▸ EXERCISE:
Change "plum filling layer" to "berry filling layer" in the lines starting with the line containing "Which from the list" and going on through the end of the entries, and give those lines again with everything else unchanged.

▸ RECORDS FOR THE TASK:
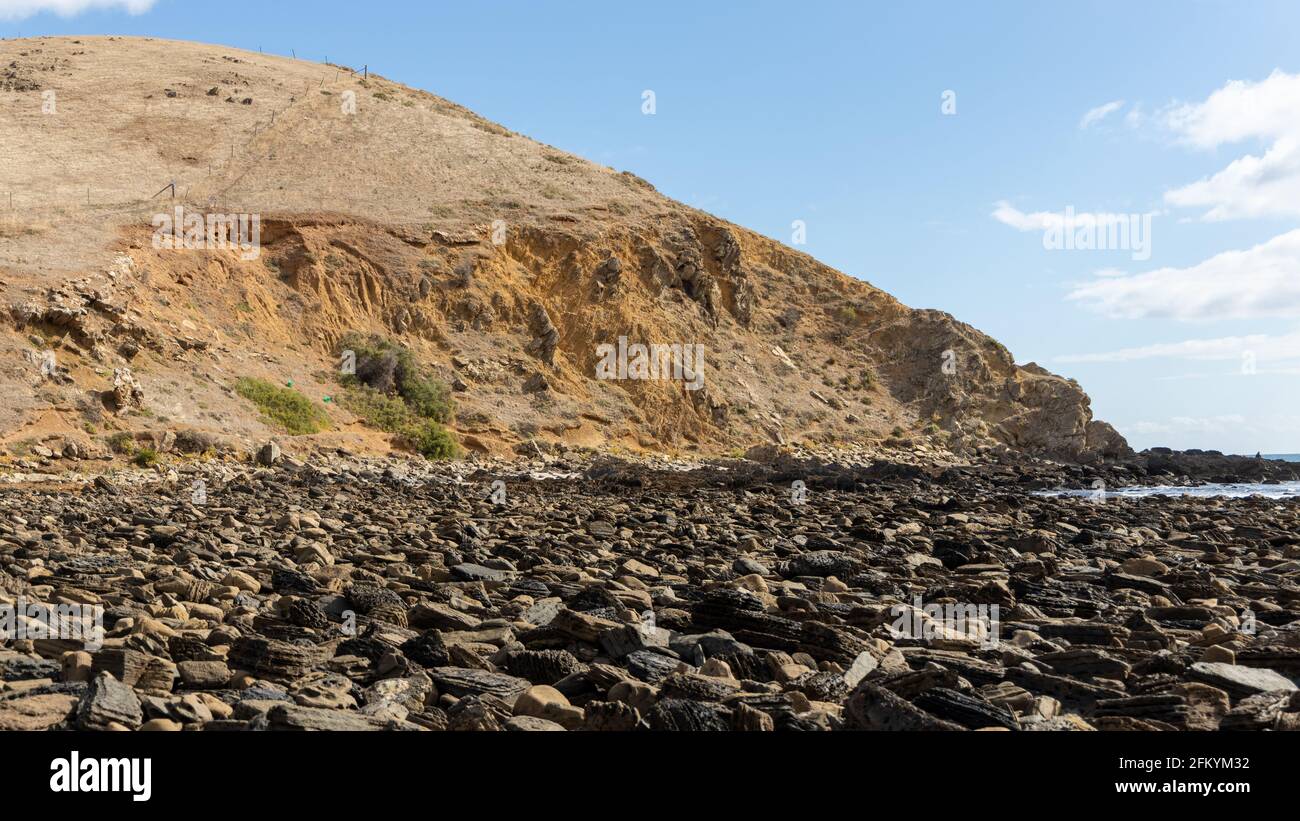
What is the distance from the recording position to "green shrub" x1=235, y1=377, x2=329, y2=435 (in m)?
27.6

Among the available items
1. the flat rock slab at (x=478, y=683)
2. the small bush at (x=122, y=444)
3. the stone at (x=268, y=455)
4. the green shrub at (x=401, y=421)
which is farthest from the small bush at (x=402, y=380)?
the flat rock slab at (x=478, y=683)

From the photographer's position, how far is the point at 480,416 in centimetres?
3319

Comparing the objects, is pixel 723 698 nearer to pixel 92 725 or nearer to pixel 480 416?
pixel 92 725

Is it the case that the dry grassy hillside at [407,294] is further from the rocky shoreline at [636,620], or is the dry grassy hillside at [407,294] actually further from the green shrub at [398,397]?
the rocky shoreline at [636,620]

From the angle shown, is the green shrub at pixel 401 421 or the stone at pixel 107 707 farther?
the green shrub at pixel 401 421

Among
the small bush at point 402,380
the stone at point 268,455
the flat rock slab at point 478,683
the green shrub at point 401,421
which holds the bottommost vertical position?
the flat rock slab at point 478,683

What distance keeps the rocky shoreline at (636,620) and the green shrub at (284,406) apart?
11474 millimetres

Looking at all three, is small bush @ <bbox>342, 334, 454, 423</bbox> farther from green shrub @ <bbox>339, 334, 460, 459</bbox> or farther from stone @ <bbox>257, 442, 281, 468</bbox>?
stone @ <bbox>257, 442, 281, 468</bbox>

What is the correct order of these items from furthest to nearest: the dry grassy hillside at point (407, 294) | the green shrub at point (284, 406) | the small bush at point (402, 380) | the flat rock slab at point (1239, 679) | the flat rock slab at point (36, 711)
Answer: the small bush at point (402, 380) → the green shrub at point (284, 406) → the dry grassy hillside at point (407, 294) → the flat rock slab at point (1239, 679) → the flat rock slab at point (36, 711)

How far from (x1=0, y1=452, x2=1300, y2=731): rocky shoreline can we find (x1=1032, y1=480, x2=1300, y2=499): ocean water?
30.1 feet

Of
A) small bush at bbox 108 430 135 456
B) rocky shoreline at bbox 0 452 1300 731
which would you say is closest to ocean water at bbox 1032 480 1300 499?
rocky shoreline at bbox 0 452 1300 731

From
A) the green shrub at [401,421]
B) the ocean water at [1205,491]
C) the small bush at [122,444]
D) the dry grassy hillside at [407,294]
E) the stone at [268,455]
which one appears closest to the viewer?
the small bush at [122,444]

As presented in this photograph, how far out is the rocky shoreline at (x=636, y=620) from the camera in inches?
199
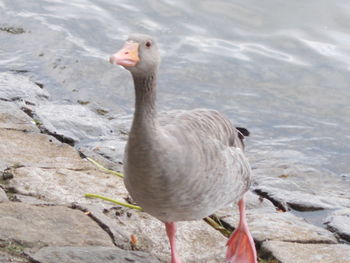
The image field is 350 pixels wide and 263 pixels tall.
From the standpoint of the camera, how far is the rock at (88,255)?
4227 millimetres

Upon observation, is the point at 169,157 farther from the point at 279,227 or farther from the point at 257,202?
the point at 257,202

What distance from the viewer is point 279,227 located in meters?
5.68

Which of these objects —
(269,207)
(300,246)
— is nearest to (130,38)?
(300,246)

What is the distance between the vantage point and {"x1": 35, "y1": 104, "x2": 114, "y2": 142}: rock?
23.9 ft

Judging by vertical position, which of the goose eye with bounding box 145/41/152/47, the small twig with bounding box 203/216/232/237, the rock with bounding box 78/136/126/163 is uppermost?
the goose eye with bounding box 145/41/152/47

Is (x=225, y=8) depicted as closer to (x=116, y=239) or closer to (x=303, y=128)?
(x=303, y=128)

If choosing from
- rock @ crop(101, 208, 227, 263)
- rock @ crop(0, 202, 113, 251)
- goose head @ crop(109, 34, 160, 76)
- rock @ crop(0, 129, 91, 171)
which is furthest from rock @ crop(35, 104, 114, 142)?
goose head @ crop(109, 34, 160, 76)

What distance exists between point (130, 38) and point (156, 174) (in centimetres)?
79

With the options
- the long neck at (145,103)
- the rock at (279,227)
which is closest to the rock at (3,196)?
the long neck at (145,103)

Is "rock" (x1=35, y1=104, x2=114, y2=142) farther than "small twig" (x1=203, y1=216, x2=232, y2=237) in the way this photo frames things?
Yes

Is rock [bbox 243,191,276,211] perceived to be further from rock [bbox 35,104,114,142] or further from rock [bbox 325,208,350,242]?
rock [bbox 35,104,114,142]

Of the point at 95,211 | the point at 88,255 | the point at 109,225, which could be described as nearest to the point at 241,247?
the point at 109,225

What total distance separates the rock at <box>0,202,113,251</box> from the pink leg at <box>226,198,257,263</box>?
3.04ft

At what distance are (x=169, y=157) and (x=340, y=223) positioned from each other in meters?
2.73
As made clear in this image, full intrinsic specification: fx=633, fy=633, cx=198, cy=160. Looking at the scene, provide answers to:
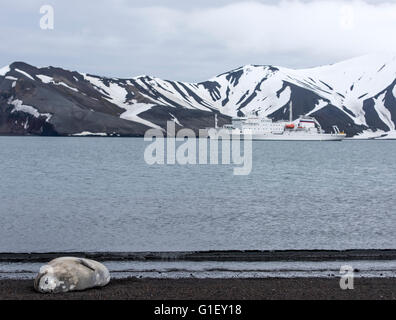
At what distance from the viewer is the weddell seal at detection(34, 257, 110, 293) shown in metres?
8.85

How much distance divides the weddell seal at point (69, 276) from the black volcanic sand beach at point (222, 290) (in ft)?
0.47

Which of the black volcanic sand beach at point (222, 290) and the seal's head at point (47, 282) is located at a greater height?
the seal's head at point (47, 282)

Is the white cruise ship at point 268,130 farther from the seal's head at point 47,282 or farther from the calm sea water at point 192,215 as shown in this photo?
the seal's head at point 47,282

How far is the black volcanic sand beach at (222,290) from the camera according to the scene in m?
8.57

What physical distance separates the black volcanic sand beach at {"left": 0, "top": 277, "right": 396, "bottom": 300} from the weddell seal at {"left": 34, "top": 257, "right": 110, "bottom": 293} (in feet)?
0.47

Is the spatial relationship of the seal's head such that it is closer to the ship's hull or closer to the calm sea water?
the calm sea water

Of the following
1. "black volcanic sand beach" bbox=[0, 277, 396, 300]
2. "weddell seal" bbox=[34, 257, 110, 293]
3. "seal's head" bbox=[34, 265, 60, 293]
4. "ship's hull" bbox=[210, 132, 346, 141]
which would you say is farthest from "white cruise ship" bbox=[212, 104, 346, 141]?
"seal's head" bbox=[34, 265, 60, 293]

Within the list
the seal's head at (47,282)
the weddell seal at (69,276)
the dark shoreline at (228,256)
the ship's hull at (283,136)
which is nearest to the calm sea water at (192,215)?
the dark shoreline at (228,256)

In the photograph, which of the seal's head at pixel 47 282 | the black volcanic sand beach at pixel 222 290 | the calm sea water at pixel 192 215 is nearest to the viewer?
the black volcanic sand beach at pixel 222 290

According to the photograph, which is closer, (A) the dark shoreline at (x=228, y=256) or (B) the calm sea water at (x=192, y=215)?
A: (A) the dark shoreline at (x=228, y=256)

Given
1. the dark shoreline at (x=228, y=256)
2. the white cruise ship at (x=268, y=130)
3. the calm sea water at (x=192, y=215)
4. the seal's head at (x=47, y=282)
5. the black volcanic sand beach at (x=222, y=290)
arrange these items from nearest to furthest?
the black volcanic sand beach at (x=222, y=290) < the seal's head at (x=47, y=282) < the dark shoreline at (x=228, y=256) < the calm sea water at (x=192, y=215) < the white cruise ship at (x=268, y=130)

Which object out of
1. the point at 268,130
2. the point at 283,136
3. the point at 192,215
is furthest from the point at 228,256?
the point at 283,136

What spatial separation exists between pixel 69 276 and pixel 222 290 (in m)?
2.23
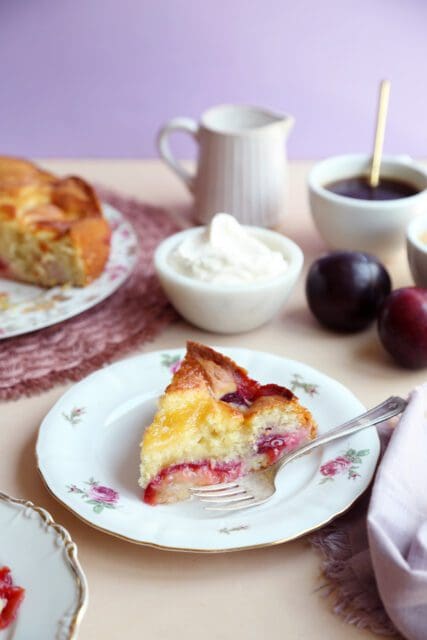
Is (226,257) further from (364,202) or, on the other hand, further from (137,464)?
(137,464)

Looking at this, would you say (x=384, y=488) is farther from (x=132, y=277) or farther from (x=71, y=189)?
(x=71, y=189)

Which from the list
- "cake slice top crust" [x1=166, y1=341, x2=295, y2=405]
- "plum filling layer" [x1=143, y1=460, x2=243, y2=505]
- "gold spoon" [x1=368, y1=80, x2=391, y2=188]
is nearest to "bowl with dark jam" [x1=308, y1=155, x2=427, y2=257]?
"gold spoon" [x1=368, y1=80, x2=391, y2=188]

▸ SOLUTION FOR THIS EXERCISE:
Which from the list
- "cake slice top crust" [x1=166, y1=341, x2=295, y2=405]
- "berry filling layer" [x1=143, y1=460, x2=243, y2=505]
- "gold spoon" [x1=368, y1=80, x2=391, y2=188]
is nearest to "bowl with dark jam" [x1=308, y1=155, x2=427, y2=257]?
"gold spoon" [x1=368, y1=80, x2=391, y2=188]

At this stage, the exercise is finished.